Microsoft's Windows Phone 7 on the HTC HD7 offers users a solid smartphone experience, but the platform may need something more to compete with the iPhone and Android.
Windows Phone 7: Not a disaster!
Sorry, let's try that one again.
Windows Phone 7: A solid start.
Better. In the months leading up to Windows Phone 7's launch, any number of pundits seemed more than happy to opine that the chances of survival for the platform, once released, were equivalent to that of a turtle trying to cross six lanes of busy highway: Absolute zero.
Whether Windows Phone 7 can endure for the longer-term remains to be seen, but the hardware and software hitting the market in the platform's first iteration has more than enough to recommend it, at least in the context of the HTC HD7.

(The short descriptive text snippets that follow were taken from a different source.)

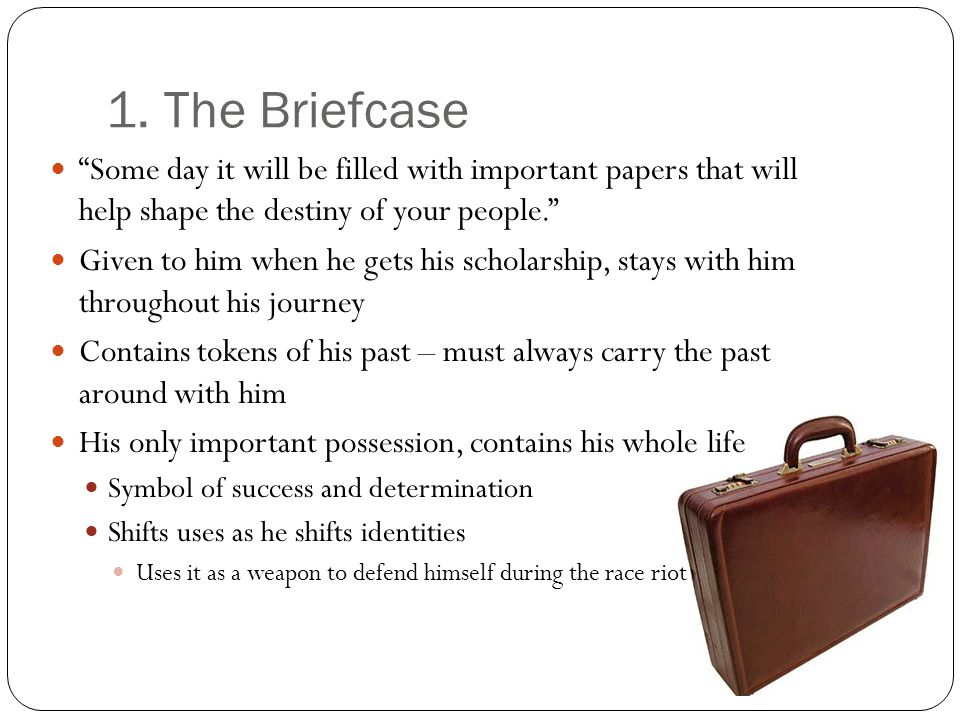 1. The Briefcase Some day it will be filled with important papers that will help shape the destiny of your people.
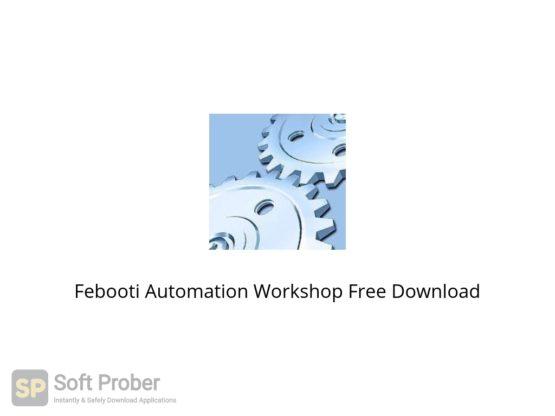 Febooti Automation Workshop 2021 Free Download Softprober.com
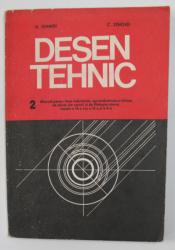 DESEN TEHNIC - MANUAL PENTRU LICEE INDUSTRIALE , CLASELE A IX -A SI A X-A de D. IOANIDI si C. ZENOVEI , 1978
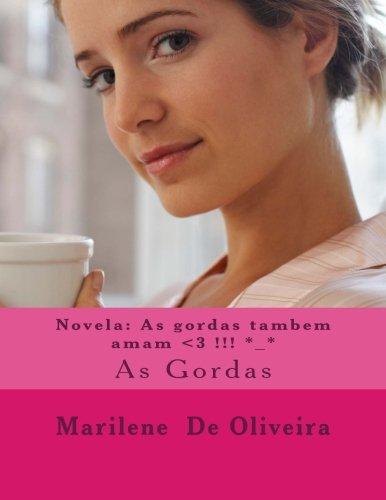 Download Novela: As gordas tambem amam <3 !!! *_*: As Gordas (Portuguese Edition) ebook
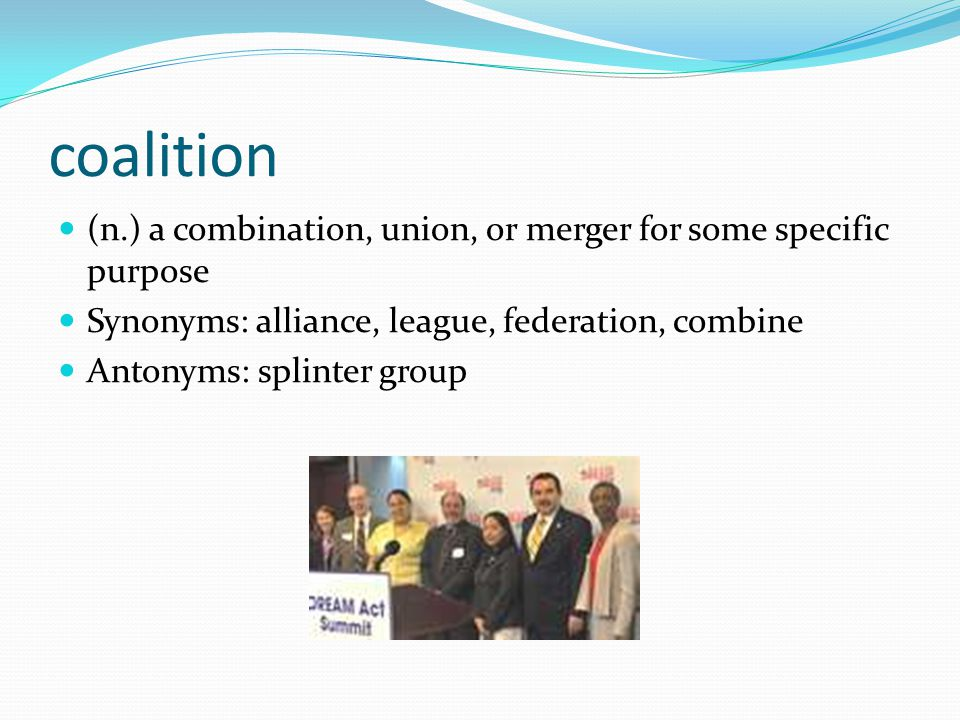 coalition (n.) a combination, union, or merger for some specific purpose Synonyms: alliance, league, federation, combine Antonyms: splinter group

Windows Phone 7 forsakes the iPhone's and Android's grid-like pages of individual apps for a series of subject-specific "Hubs," meant to consolidate both applications and Web content into an intuitive and easy-to-access format. For example, the "People" Hub draws contact data from a number of online sources: with a few taps, you can see an individual's phone number, a link to their personal Website, and an option to write on their Facebook wall. In similar fashion, the "Music + Videos" Hub offers access not only to Zune media, but also online radio such as Slacker.
Hardware and Calling
As a phone, the HTC HD7 is a solidly built device with a 4.3-inch touch screen (480 x 800 WVGA) and a 1-GHz processor (Microsoft is keeping a tight leash on its manufacturers by imposing minimum hardware requirements, the wisdom of which seemed evident when the smartphone undertook its functions with little slowdown). The metal edges are nicely curved, and the back panel offers enough friction to prevent the smartphone from sliding off a table or out of your hand.
Tipping the scales at 5.7 ounces, the HD7 feels comfortable in one's grip; at one point, I spent 40 minutes with the handset pressed to my ear, without wishing I had used an earpiece instead. Sound quality for calls was crystal clear, and T-Mobile managed to not drop a single call over the five days of testing. The touch screen itself was pleasingly responsive, operating at what you might call the Goldilocks equilibrium: not needing too hard a press, nor activating at too light a brush, but seemingly just right for navigation.
Hardware-wise, the phone also comes equipped with a 5-megapixel color camera with auto-focus and dual LED flash, and capability for 720p HD video recording. The camera itself is capable of adequate but unspectacular images, both indoors and out, and the software offers a variety of options for those shutterbugs who like to tinker with effects, resolution, flicker adjustment and the like. Its Achilles' heel is the mechanical shutter button on the right-hand side of the device's exterior rim, which requires such a hard and decisive push that it frequently jostles your frame out of position-a software-based shutter button, like the one found on Android smartphones, would have suited much better. On the upside, you can easily upload your photos to the cloud.
The HD7's back includes a kickstand integrated into the camera aperture, which clicks out to rest the smartphone in landscape mode. Such kickstands are becoming standard-issue for more media-centric mobile devices like this one, which comes with a preinstalled Netflix app. Quality-wise, video seemed a little muddier than on some rival devices, such as the iPhone 4 (with its Retina Display) and the Samsung Galaxy S (with its Super AMOLED screen). As with most smartphones with plus-size screens, the HD7 also has a bit of a battery-life issue: More than once I found myself turning off the phone by midday to conserve power, after a fairly intensive few hours of Web cruising, e-mail answering and video-watching. For most users, though, a full charge may very well see them from dawn to dusk.